Six in our class took the S-bahn to Elzach to catch the carnival fever. The train ride itself was a prelude to the festivity to come. The train was packed with passengers who were all in a playful mood, as can be gleaned from the shocking color of their wigs, odd costumes, and painted faces. My hunch that most of these passengers will get off Elzach turned out to be right. We have our version of the Fastnacht in Freiburg, but the one in Elzach is said to be better. I can only agree.
The main attraction of the carnival in Elzach is the parade of the Schuttig. The Schuttig get-up consists of a wooden masks with three big red balls attached on the headdress, while red scale-like garments make up the clothes. To complete the get-up, a Schuttig should have a stick with inflated pigs’ bladders (yes, you read that right) tied on one end. The stick is whipped on to the road, to create a a startling, booming sound.
It is said that Schuttigs make this noise to drive away the winter season. (Even with the bladders’ disgusting smell, I wouldn’t mind whipping around that thing like a madman everywhere and anytime- carnival or no carnival- if it were true.) Be careful though as soon as the parade starts, as these organic balloons may find their way onto your head, when Schuttigs, amidst dancing to the tune of the accompanying band’s music, playfully whack around heads of spectators. I got at least a couple of good pounding myself. I pity two classmates, one from India and another from Iran, who I think experienced something close to a physical assault!
Most of the Schuttig are composed of men, and I observed a few women and children also joining the parade. One old lady from Freiburg whom we met in this small town told us that no two masks are crafted alike, and that one full costume could cost about 2,000 Euros.

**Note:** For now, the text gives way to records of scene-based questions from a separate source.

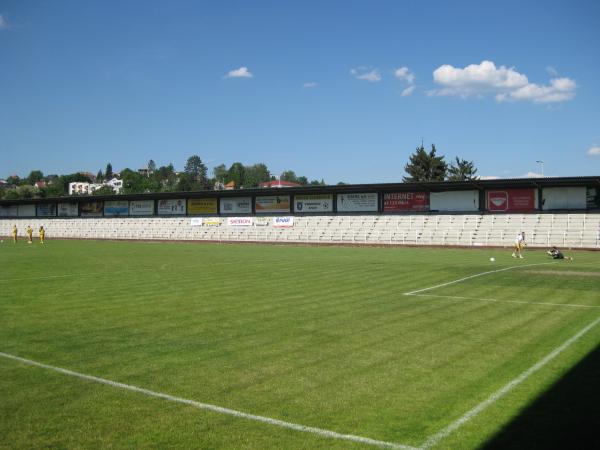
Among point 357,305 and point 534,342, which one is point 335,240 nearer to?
point 357,305

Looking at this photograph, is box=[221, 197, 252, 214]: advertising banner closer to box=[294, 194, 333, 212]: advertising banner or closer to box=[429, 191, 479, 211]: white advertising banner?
box=[294, 194, 333, 212]: advertising banner

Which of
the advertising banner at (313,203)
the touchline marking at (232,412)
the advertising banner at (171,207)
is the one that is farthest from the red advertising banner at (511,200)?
the touchline marking at (232,412)

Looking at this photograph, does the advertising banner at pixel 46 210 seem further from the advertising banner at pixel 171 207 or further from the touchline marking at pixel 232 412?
the touchline marking at pixel 232 412

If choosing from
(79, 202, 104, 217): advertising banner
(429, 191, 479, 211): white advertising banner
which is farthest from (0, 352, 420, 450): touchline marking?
(79, 202, 104, 217): advertising banner

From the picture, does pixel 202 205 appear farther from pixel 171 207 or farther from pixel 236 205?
Result: pixel 171 207

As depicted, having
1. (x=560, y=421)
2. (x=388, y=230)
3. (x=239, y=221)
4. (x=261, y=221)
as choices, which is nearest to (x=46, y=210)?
(x=239, y=221)

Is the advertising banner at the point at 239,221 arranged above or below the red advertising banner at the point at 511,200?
below

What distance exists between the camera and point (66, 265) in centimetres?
2594

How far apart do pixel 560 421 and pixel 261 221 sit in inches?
2315

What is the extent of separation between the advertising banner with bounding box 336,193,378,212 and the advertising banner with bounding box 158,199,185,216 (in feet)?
77.5

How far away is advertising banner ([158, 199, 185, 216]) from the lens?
234ft

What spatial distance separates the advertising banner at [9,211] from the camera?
89356 mm

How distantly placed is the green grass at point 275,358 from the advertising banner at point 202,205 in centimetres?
5114

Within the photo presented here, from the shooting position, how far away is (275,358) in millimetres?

These masks and costumes are most likely passed on from one generation to the next.
The Fastnacht is tied to a pre-Lenten tradition, which I find as an opposite to the Philippine custom. The religious season is usually associated with school-organized silent reflection, recollections, and retreats.
Even when we were still on our way to Elzach, we already agreed not to watch the Fastnacht next year. We will be joining it ourselves.